Dai visti, concessi o meno, per motivi sanitari, a contestatissime decisioni disciplinari che hanno gettato un'ombra sulla terzietà della Fifa, passando per il conflitto ancora in corso tra Usa e Iran. Nel suo lungo e articolato cahiers de doléances affidato al sito della Fifa Infantino tocca, pur senza menzionarli direttamente, alcuni degli episodi che hanno acceso le polemiche sugli ultimi Mondiali, sempre mettendo nel mirino quanti invece, "diffondevano odio, mentre noi abbiamo lavorato instancabilmente per unire due Paesi in guerra".

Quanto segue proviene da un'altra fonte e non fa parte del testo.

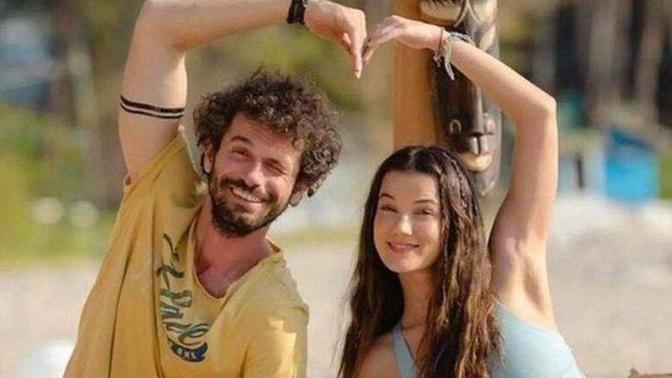 Yiğit Kirazcı ve Pınar Deniz çifti ayrıldılar! Güzelim çifte nazar mı değdi?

"L'Iran", rivendica il numero uno Fifa, "è entrato negli Stati Uniti senza incidenti o conflitti. Quando la squadra iraniana ha iniziato a giocare, tutti i cori contro di loro si sono trasformati in un'unica incitazione. I tifosi sono diventati il Paese, la squadra e hanno sostenuto il 'Team Melli'. Questo è il potere del calcio. La squadra iraniana ha ricevuto i visti per entrare perché il calcio riguarda la pace. Non riguarda la politica. Il calcio riguarda l'unità, non la divisione. Il calcio è più grande dell'odio e della discriminazione".

"Ai Paesi che affrontano gravi problemi sanitari o altre sfide", spiega ancora Infantino, "sono stati concessi i visti. Le loro squadre e i tifosi hanno riempito di speranza milioni di persone a casa". A chi lo ha criticato, Infantino rinfaccia allora di avere "menzionato le poche persone a cui sono stati negati i visti, trascurando i milioni che sono stati approvati, provenienti da tutte le parti del mondo. Perché il calcio unisce il mondo, e questo è stato dimostrato in modo impressionante quest'estate".

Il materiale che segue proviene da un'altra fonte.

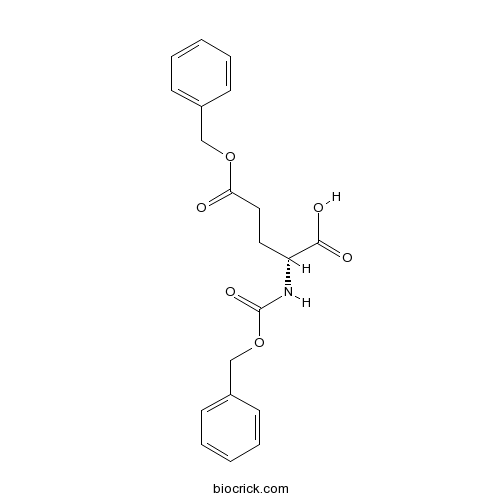 Z-D-Glu(OBzl)-OH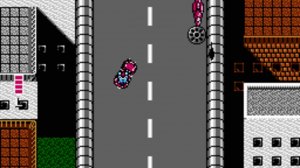 Super Spy Hunter на Денди (NES) - Полное прохождение (100%) (LongPlay) (4K, 60FPS)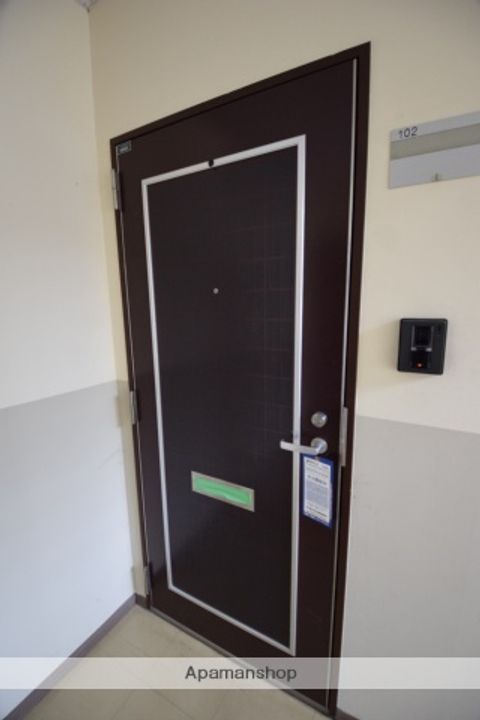 エスティ三番館3号館のその他画像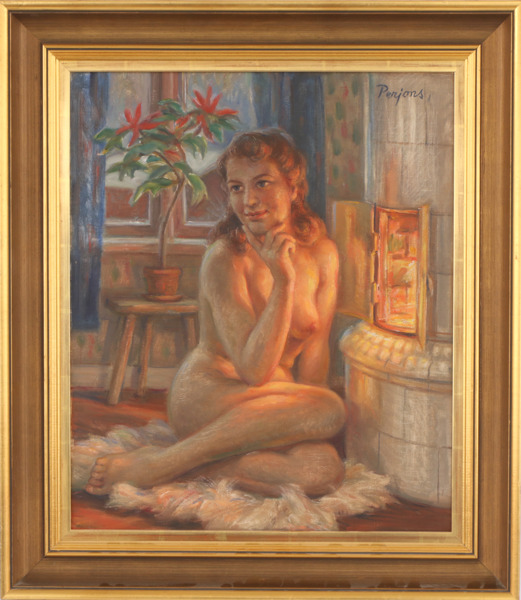 Per Hilding Perjons (1911-1998)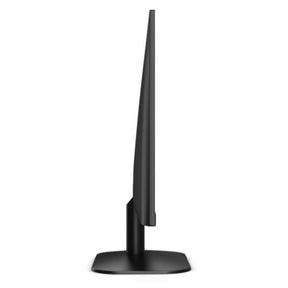 AOC 24B2XDAM - B2 Series - monitor LED - 24" (23.8" visível) - 1920 x 1080 Full HD (1080p) @ 75 Hz - VA - 250 cd/m² - 3000:1 - 4 ms - HDMI, DVI, VGA - altifalantes - preto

Le decisioni arbitrali contestate

"La vostra insoddisfazione per qualche decisione presa dalle autorità competenti", riconosce, circoscrivendo peraltro l'obiettivo degli strali polemici, "è comprensibile, ma vi prego di fare riferimento agli archivi: tali decisioni sono comuni in alcune delle Leghe più importanti. Decisioni arbitrali 'discutibili' o verdetti disciplinari 'strani', come ad esempio, trasparente il riferimento al caso Balogun, cartellini rossi o gialli potenzialmente errati o decisioni successive di non squalificare giocatori in certe situazioni, sono routine e ampiamente accettati in alcune delle Leghe più grandi del mondo".

"È curioso", è l'ennesima stoccata di Infantino, "che gli stessi Paesi che adottano queste pratiche siano quelli che le criticano".